I primarily use the rotary handle/vernier  scale on my rotary table and rarely use the indexer plates, but they do come in handy. On smaller stock I use the collet blocks for hex and square indexing. On a few occasions when scribing dial indexes (dial rings), I build a index table in excel as to degree/minutes/seconds, and use the rotary table handle.  I also use the rotary table on the mill for circular grooving on flat stock, flats and grooving on larger stock and a few other projects when I did not have a lathe. Thought of a dividing head, but I make due with what I have for the work I do and the frequency I use it.

Can't really compare Phase II vs. Vertex, as to which would be better. They both known for good quality and I have had no issues with their other products that I purchased from them.

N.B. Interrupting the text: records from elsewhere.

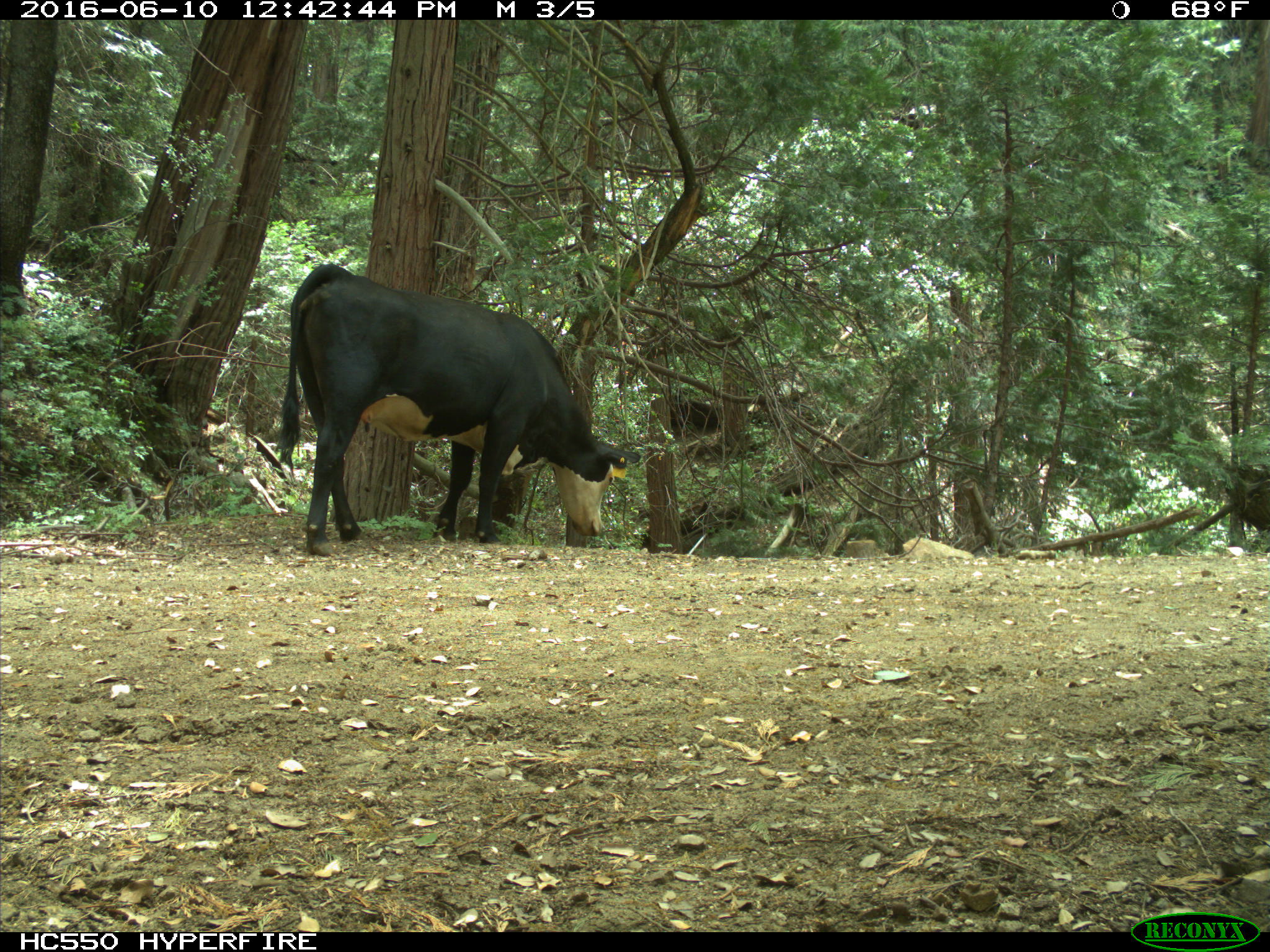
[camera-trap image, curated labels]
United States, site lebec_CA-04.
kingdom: Animalia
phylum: Chordata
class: Mammalia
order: Artiodactyla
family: Bovidae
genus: Bos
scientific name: Bos taurus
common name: domestic cow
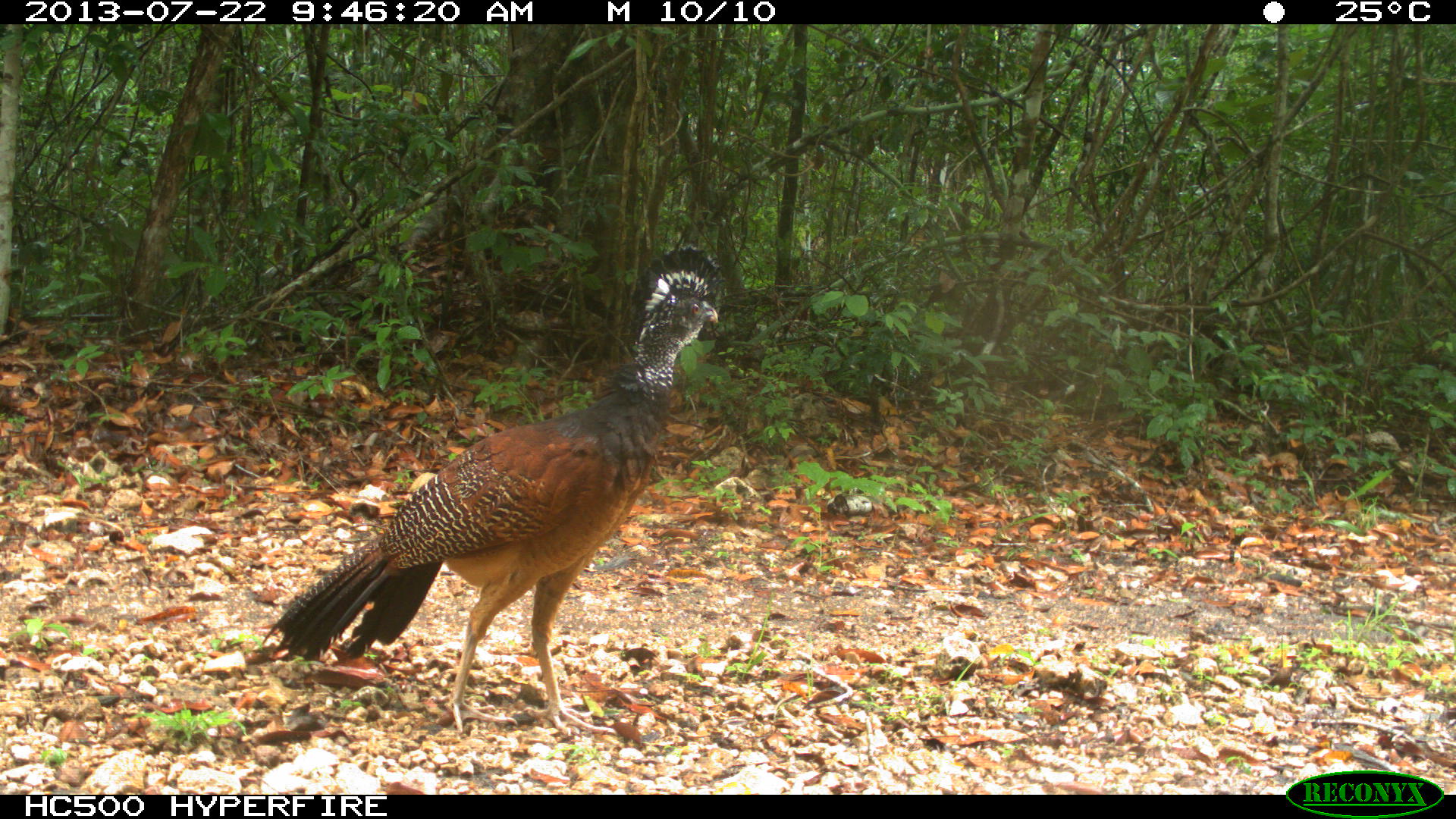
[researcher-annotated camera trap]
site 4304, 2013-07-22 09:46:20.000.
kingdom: Animalia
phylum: Chordata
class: Aves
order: Galliformes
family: Cracidae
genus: Crax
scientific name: Crax rubra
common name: great curassow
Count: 1.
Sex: female.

There is a tear down of the Vertex rotary table and overall it is well built and good attention to detail.  I have a generic Chinese version of the Super Dex which I purchased years ago, works OK, but the machining is a bit rough and I do not believe the tolerances are as good as the Vertex or Phase II rotary tables. The Yuasa are nice, but for the price and the amount of use, not really worth it. If I were going to buy one today, I would probably go with the Vertex.  I believe the Phase II RTs are made in China, hard to tell origin and quality these days on anything.
https://www.ebay.com/itm/NIB-PHASE-II-221-308-8-Horizontal-Vertical-ROTARY-TABLE-/232440288120
https://www.ebay.com/itm/VERTEX-HV-...L-ARTB-008-JUST-ONE-LEFT-IN-BOX-/322794755733

The Super Dex and Super Spacer are heavy, but part of that is the additional weight of the chuck. The alternative to consider is getting a good horizontal/vertical 8" rotary table and mount a 4J independent chuck to the rotary plate. A bit more time consuming to dial in the stock to center, but if you use it infrequently, it should not be an issue and a less expensive.


----------



## Alan H. (Nov 6, 2017)

Okay, landed on an 8" Vertex.  Matt @qualitymachinetools has one coming to me in the near future.

Mark @mksj , thanks for Stefan's video.  Looks like the quality will certainly meet my requirements. 

I am looking forward to seeing how I can adapt a chuck to it.    Kinda have my hopes up that Will @darkzero can loan me a 6 jaw for my efforts?    We all know he has multiples and very likely a spare or two. 

Thanks to all the help and thanks to Matt for being a dealer for these.


----------